* Task brief: Your task is to output the entries below word for word.

* The data:
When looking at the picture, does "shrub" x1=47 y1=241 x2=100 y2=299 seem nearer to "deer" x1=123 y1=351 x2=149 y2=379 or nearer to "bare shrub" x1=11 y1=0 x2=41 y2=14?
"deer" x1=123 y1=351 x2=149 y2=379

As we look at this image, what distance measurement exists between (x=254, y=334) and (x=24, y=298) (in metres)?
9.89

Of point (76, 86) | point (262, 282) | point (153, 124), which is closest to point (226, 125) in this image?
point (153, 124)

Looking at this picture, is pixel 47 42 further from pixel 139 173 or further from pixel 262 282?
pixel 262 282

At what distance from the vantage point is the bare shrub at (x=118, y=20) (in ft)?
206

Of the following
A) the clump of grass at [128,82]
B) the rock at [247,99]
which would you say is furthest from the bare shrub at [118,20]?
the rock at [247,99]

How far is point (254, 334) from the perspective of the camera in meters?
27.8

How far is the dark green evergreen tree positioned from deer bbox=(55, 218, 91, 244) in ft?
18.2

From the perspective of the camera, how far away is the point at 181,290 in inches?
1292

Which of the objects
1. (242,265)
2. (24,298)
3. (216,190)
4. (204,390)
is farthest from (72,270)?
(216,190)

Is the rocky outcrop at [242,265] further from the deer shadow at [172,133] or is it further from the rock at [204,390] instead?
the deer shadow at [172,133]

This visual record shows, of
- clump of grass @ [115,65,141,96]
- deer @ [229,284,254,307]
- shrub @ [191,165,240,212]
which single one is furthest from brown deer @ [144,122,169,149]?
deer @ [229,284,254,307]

* Output for this exercise:
When looking at the picture, does "shrub" x1=47 y1=241 x2=100 y2=299 seem nearer to "deer" x1=123 y1=351 x2=149 y2=379 or nearer to "bare shrub" x1=11 y1=0 x2=41 y2=14?
"deer" x1=123 y1=351 x2=149 y2=379

As we look at this image, what distance measurement exists between (x=254, y=334) and (x=24, y=298) (in metres)?
9.89

Of point (76, 86) | point (262, 282) | point (153, 124), which is closest to point (226, 125) in this image?
point (153, 124)

Looking at this picture, is pixel 47 42 further from pixel 139 173 or further from pixel 262 282?
pixel 262 282

At what distance from the vantage point is the bare shrub at (x=118, y=20) (in ft)?
206

Of the following
A) the clump of grass at [128,82]
B) the rock at [247,99]
which would you say is furthest from the bare shrub at [118,20]?
the rock at [247,99]

How far is point (254, 334) from the perspective of the camera in meters?
27.8

How far is the dark green evergreen tree positioned from deer bbox=(55, 218, 91, 244) in ft?
18.2

From the perspective of the camera, how far away is the point at 181,290 in inches?
1292

Which of the objects
1. (242,265)
2. (24,298)
3. (216,190)
4. (204,390)
is farthest from (72,270)?
(216,190)

Is the rocky outcrop at [242,265] further from the deer shadow at [172,133] or is it further from the rock at [204,390] instead?
the deer shadow at [172,133]

This visual record shows, of
- clump of grass @ [115,65,141,96]
- deer @ [229,284,254,307]
- shrub @ [191,165,240,212]
which single one is furthest from brown deer @ [144,122,169,149]?
deer @ [229,284,254,307]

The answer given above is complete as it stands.